Der Begriff Kultur durchlief im Laufe der Geschichte eine umfassende Entwicklung und stammt von dem lateinischen Wort cultura (Pflege, Landbau), welches wiederum auf das Verb colere (wohnen, bebauen, bestellen, pflegen) zurückzuführen ist. Bereits in der römischen Antike von ca. 800 v. Chr. bis etwa 500 n. Chr. unterschied man zwischen cultura agri als die naturbezogenen Tätigkeiten des Menschen zur Erzeugung landwirtschaftlicher Ergebnisse und cultus deorum als die religiöse ‘Pflege‘ des Übernatürlichen. Auch während des Mittelalters unterschied man lediglich zwischen dem religiösen cultus und der landwirtschaftlichen cultura. Während der Renaissance zwischen dem 14. und dem 17. Jahrhundert entwickelte sich die cultura zu einem abstrakten und selbstständigen Begriff mit erweitertem Bedeutungsfeld. Cultura oder ‘Cultur‘ beschreibt nun verbesser­bare wirtschaftliche, politische, rechtliche und religiöse Bedingungen und gilt als Gegenbegriff zum ungezähmten Naturzustand. Kultur kann somit im weitesten Sinne gegenüber der Natur als Produkt menschlicher Gestaltung beschrieben werden.[2]

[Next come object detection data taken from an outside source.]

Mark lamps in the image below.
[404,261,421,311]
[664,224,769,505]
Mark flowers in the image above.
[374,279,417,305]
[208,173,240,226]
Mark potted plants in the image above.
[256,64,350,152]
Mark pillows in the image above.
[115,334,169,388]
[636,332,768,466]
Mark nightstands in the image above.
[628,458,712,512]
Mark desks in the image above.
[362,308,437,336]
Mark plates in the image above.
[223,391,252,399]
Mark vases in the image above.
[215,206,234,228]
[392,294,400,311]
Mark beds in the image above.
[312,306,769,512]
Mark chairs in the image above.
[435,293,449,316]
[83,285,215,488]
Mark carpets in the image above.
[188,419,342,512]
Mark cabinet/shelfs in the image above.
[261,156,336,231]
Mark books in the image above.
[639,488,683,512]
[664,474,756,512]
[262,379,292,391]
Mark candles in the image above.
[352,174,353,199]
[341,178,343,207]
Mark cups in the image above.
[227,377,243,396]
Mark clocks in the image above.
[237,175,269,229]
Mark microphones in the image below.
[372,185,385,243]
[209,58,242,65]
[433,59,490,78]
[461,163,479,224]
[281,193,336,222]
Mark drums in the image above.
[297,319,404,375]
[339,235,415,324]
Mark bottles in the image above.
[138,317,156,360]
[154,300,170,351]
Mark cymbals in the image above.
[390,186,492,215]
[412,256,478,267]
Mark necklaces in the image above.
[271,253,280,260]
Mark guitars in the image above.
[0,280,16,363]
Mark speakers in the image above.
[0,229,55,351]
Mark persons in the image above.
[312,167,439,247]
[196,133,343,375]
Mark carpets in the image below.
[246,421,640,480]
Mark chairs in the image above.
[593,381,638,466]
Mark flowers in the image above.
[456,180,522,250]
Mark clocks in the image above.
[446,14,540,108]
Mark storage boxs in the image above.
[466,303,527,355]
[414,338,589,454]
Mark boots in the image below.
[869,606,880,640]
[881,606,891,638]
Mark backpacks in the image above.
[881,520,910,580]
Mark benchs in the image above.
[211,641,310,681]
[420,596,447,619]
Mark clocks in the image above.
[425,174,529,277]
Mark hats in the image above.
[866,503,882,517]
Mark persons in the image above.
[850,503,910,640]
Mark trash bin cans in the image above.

Der deutsche Naturrechtsphilosoph und Historiker Samuel von Pufendorf beschrieb in der zweiten Hälfte des 17. Jahrhunderts die menschliche Anstrengung, den unvollkommenen Naturzustand zu überwinden, als status civilis.[3] Dieser stand in Opposition zum status naturalis und war als normativer[4] Kulturbegriff aufzufassen. Aus dem rein normativen status civilis entwickelten sich im weiteren Verlauf der Begriffs- und Theoriegeschichte der Kultur ein deskriptiver und ein normativer Kulturbegriff. Der Begriff civilitas, der zunächst ‘Höflichkeit‘ als Verhaltensstandard des Adels meinte und mit Kultur weitgehend bedeutungsgleich gebraucht wurde, erfuhr durch den deutschen Philosophen Immanuel Kant in der zweiten Hälfte des 18. Jahrhunderts eine Bedeutungsveränderung. Kant wertete den Begriff Zivilisation ab und brachte ihn mit ‘äußerlicher und künstlicher Verfeinerung‘ in Verbindung. Die Bezeichnung Kultur hingegen erfuhr eine moralische Aufwertung und wurde ‘mit innerer Bildung‘ und der ‘Idee von Moralität‘ assoziiert. Kants Abwertung der äußerlichen Zivilisation durch einen mit Moral und Bildung beschriebenen Kulturbegriff sollte bis weit ins 20. Jahrhundert hinein den philosophischen Diskurs prägen, wobei der Begriff Zivilisation später mit dem Begriff Gesellschaft gleichgesetzt wurde.[5]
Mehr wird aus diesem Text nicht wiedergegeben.